### Exercise
Put the lines of the data from its first line through the line containing "288V280L99 277H91V272H61V277H42L38 280V291L46", inclusive, into a numbered list, leaving out any blank lines.

[Saved entries]
****************

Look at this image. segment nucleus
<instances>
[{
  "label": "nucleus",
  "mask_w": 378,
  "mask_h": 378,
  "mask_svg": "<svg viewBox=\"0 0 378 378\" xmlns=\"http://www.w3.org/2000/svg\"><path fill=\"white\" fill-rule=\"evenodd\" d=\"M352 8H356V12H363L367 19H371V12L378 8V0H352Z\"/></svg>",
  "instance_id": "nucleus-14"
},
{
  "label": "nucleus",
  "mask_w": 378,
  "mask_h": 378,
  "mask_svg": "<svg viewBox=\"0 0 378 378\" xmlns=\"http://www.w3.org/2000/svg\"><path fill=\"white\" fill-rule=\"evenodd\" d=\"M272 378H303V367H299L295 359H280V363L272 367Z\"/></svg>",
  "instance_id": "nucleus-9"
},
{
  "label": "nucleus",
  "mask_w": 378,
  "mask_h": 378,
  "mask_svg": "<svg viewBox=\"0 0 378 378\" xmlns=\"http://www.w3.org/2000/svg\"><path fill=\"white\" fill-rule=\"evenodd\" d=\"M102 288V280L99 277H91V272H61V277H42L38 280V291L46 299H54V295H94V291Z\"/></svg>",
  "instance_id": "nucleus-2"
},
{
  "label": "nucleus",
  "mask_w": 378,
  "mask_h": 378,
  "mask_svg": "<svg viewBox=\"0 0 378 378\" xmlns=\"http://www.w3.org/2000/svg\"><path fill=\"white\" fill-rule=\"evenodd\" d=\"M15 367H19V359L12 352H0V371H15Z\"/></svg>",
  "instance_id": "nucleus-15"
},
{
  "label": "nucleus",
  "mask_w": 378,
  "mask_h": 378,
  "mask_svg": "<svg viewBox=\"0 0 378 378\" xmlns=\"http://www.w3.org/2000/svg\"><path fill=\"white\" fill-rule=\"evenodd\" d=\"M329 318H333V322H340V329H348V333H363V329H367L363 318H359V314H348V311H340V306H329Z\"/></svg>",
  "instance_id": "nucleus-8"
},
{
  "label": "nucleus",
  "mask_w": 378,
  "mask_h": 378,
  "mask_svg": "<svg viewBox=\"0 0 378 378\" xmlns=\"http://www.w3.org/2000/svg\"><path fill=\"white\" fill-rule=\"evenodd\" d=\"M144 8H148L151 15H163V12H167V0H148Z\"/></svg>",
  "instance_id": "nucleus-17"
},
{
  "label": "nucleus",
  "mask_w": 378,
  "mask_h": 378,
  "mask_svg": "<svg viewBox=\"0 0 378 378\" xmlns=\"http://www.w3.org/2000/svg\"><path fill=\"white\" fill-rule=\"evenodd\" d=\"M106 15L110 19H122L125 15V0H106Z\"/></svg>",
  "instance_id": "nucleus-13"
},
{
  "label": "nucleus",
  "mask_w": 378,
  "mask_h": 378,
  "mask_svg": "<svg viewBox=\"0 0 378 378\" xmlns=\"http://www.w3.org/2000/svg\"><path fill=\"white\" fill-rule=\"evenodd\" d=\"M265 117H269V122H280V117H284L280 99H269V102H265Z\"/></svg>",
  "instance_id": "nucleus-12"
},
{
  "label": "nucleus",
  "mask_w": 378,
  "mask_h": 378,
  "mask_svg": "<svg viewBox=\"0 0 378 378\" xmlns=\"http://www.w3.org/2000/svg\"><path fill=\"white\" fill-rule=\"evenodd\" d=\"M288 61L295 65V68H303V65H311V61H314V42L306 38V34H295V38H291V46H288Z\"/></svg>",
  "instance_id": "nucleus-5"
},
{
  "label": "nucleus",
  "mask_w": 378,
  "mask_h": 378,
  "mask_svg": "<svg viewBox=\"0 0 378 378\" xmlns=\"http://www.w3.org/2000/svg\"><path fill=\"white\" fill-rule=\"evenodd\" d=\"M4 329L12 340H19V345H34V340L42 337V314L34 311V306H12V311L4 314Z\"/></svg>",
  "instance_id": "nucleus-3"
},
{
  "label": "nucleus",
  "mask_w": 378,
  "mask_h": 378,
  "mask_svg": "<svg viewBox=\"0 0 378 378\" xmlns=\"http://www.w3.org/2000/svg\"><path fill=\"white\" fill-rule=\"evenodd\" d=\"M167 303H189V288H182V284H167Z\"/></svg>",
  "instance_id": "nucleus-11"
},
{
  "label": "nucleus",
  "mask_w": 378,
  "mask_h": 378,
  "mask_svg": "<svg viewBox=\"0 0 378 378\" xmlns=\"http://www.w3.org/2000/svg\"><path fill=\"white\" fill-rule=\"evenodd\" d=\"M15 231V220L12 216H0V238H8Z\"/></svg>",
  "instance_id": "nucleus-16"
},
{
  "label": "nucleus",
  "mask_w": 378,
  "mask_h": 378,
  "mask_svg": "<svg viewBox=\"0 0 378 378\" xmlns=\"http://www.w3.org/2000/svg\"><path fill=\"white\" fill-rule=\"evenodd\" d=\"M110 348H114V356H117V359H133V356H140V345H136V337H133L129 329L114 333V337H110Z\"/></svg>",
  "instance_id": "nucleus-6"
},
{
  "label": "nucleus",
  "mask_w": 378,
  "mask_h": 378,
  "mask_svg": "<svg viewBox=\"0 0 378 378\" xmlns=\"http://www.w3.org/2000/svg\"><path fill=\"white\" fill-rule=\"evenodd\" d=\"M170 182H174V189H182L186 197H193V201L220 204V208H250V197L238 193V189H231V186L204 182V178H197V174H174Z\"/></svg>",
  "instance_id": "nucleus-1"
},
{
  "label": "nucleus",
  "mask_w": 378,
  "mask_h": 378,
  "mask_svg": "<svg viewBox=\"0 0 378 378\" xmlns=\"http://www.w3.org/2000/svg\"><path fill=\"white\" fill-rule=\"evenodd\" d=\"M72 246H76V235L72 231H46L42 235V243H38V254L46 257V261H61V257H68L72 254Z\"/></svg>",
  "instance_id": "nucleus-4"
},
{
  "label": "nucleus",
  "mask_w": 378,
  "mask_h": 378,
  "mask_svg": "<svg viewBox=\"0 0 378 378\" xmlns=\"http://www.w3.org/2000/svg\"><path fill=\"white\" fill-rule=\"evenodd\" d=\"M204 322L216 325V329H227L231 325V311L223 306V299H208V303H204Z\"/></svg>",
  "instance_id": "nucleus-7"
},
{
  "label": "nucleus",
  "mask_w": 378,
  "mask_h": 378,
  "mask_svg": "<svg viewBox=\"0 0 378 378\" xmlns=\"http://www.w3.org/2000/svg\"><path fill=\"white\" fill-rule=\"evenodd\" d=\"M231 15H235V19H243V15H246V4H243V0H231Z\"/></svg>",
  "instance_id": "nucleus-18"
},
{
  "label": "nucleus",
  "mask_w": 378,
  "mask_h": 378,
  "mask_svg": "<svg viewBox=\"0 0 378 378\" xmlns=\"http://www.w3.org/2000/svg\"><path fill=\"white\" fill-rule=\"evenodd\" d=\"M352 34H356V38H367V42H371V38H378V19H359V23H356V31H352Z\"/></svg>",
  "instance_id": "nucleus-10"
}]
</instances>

****************

### Output of the task
1. Look at this image. segment nucleus
2. <instances>
3. [{
4.   "label": "nucleus",
5.   "mask_w": 378,
6.   "mask_h": 378,
7.   "mask_svg": "<svg viewBox=\"0 0 378 378\" xmlns=\"http://www.w3.org/2000/svg\"><path fill=\"white\" fill-rule=\"evenodd\" d=\"M352 8H356V12H363L367 19H371V12L378 8V0H352Z\"/></svg>",
8.   "instance_id": "nucleus-14"
9. },
10. {
11.   "label": "nucleus",
12.   "mask_w": 378,
13.   "mask_h": 378,
14.   "mask_svg": "<svg viewBox=\"0 0 378 378\" xmlns=\"http://www.w3.org/2000/svg\"><path fill=\"white\" fill-rule=\"evenodd\" d=\"M272 378H303V367H299L295 359H280V363L272 367Z\"/></svg>",
15.   "instance_id": "nucleus-9"
16. },
17. {
18.   "label": "nucleus",
19.   "mask_w": 378,
20.   "mask_h": 378,
21.   "mask_svg": "<svg viewBox=\"0 0 378 378\" xmlns=\"http://www.w3.org/2000/svg\"><path fill=\"white\" fill-rule=\"evenodd\" d=\"M102 288V280L99 277H91V272H61V277H42L38 280V291L46 299H54V295H94V291Z\"/></svg>",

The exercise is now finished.